■ **WHAT THIS EXERCISE ASKS**
A - According to the Chola history text, what new capital did Rajendra build to celebrate his victory in the Ganges?
B - From the Chola history text, repeat word for word the part that opens with "For that reason, the" and closes with "attacks and sieges.".

■ **GIVEN TEXT**
__________________________________________________

For that reason, the Cholas occasionally recruited nominal support from rebel chiefs in Rohana. As a result, Vijayabahu needed help consolidating a firm territorial base from which to launch a decisive campaign against the Cholas. On the other hand, the Cholas needed to eliminate similar opposition to themselves in the north. Gradually the wider conflict developed into a prolonged, back-and-forth struggle of raids and counter-raids, with the forces of Vijayabahu advancing upon Polonnaruva and then falling back to fortresses in Dakkhinadesa and Rohana to withstand retaliatory Chola attacks and sieges.

Conquest of the Ganges

Conflict with the Palas 
 Chola expedition to the North India
In 1019 CE, Rajendra's forces marched through Kalinga towards the river Ganga. In Kalinga, the Chola forces defeated Indraratha, the ruler of the Somavamsi Dynasty. Rajendra took the help of the Paramaras and the Kalachuris, with whom Indraratha had a bitter enmity, and Rajendra took advantage of this situation. The combined armies defeated Indraprastha, and probably was killed. The Chola army eventually reached the Pala kingdom of Bengal, where they defeated Mahipala. The Chola army also defeated the last ruler of the Kamboja Pala dynasty, Dharmapala of Dandabhukti. The Chola army went on to raid East Bengal, defeated Govindachandra of the Chandra dynasty, and invaded the Bastar region.

The Tamil praśasti of Rajendra I reads:

Gangaikondacholapuram 
To celebrate his victory in the Ganges, Rajendra constructed a new capital at Gangaikondacholapuram and built the Gangaikonda Choleeswarar Temple, similar to the Brihadeeswarar Temple at Thanjavur. There has been general disagreement among historians on the nature of the expedition. Early scholars such as V. Venkayya interpreted Rajendra's campaign to "bring the waters of the Ganges into Chola territory" as a pilgrimage to the Ganges River. However, this theory has been refuted by later historians, the most notable being K. A. Nilakanta Sastri. That the campaign was military in nature is suggested by the last line of the Thiruvalangadu plates, which state that the king erected a Ganga-jalamayam jayasthambham or a "liquid pillar of victory" in the form of the Cholaganga tank.

The Chola expedition to the Ganges had a long-lasting influence. According to R. D. Banerji, a Kannadiga chief who accompanied Araiyan Rajarajan on his campaign settled in Bengal and founded the Sena Dynasty. It is believed that the Karnata people of Mithila, too, might have descended from soldiers in the Chola army. The Siddhantasaravali of Trilocana Sivacharya claims that many Saivite Brahmins from Bengal were taken to the Chola country, where Rajendra granted them lands. They eventually settled in Kanchipuram and the Cauvery Delta forming the Sivacharya community.

__________________________________________________

■ **DATA SUPPLIED**
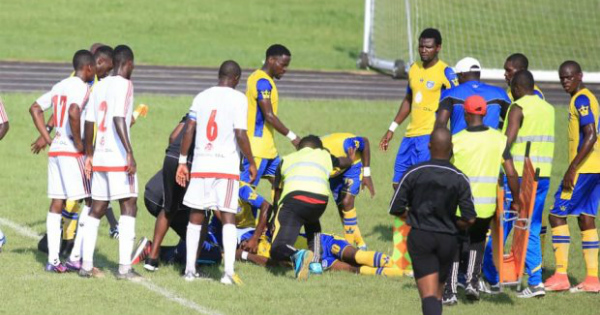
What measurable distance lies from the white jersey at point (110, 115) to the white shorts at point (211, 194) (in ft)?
2.49

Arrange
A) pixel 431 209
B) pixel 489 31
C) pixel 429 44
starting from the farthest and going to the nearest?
pixel 489 31
pixel 429 44
pixel 431 209

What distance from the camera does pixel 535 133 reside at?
37.3ft

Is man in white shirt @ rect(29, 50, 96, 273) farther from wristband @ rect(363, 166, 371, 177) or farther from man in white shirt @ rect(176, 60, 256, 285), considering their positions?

__________________________________________________

■ **SOLUTION LIST**
A - Gangaikondacholapuram

B -
For that reason, the Cholas occasionally recruited nominal support from rebel chiefs in Rohana. As a result, Vijayabahu needed help consolidating a firm territorial base from which to launch a decisive campaign against the Cholas. On the other hand, the Cholas needed to eliminate similar opposition to themselves in the north. Gradually the wider conflict developed into a prolonged, back-and-forth struggle of raids and counter-raids, with the forces of Vijayabahu advancing upon Polonnaruva and then falling back to fortresses in Dakkhinadesa and Rohana to withstand retaliatory Chola attacks and sieges.